I'm building an Linear model using OLS in the r package with:
model<-ols(nallSmells ~ rcs(size, 5) + rcs(minor,5)+rcs(change_churn,3)
+rcs(review_rate,0), data=quality,x=T, y=T)
When I want to validate my model using:
validate(model,B=100)
I get the following error:
Error in lsfit(x, y) : only 0 cases, but 2 variables
In addition: Warning message:
In lsfit(x, y) : 1164 missing values deleted
But if I decrease B, e.g., B=10, I works. Why I can't iterate more. Also I notice that the seed has an effect when I use this method. Can someone give me some advice?
UPDATE:
I'm using rcs(review_rate,0) because I want to assign the 0 number of knots to this predictor, according to my DOF budget. I noticed that the problem is with thte data in review_rate. Even if I ommit the parameter in rcs() and just put the name of the predictor, I get errors. This is the frequency of the data in review_rate: count(quality$review_rate)
x freq
1 0.8571429 1
2 0.9483871 1
3 0.9789474 1
4 0.9887640 1
5 0.9940476 1
6 1.0000000 1159
I wonder if there is a relationship with the values of this vector?
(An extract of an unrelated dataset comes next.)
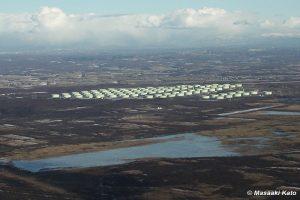 活断層は石油備蓄タンクの手前側を横切っていると思われる。タンクの左奥が安平町方面、奥が厚真町方面 2002年1月25日撮影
Because when I built the OLS model, I get the following warning:
Warning message:
In rcspline.eval(x, nk = nknots, inclx = TRUE, pc = pc, fractied = fractied) :
5 knots requested with 6 unique values of x. knots set to 4 interior values.
The values in the other predictors are real positives, but if ommit review_rate predictor I don't get any warning or error.
Thanks for your support.
I add the link for a sample of 100 of my data for replication
https://www.dropbox.com/s/oks2ztcse3l8567/examplestackoverflow.csv?dl=0
X represent the depedent variable and Y4 the predictor that is giving me problems.
require (rms)
Data <- read.csv ("examplestackoverflow.csv")
testmodel<-ols(X~ rcs(Y1)+rcs(Y2)+rcs(Y3),rcs(Y4),data=Data,x=T,y=T)
validate(testmodel,B=1000)
Kind regards,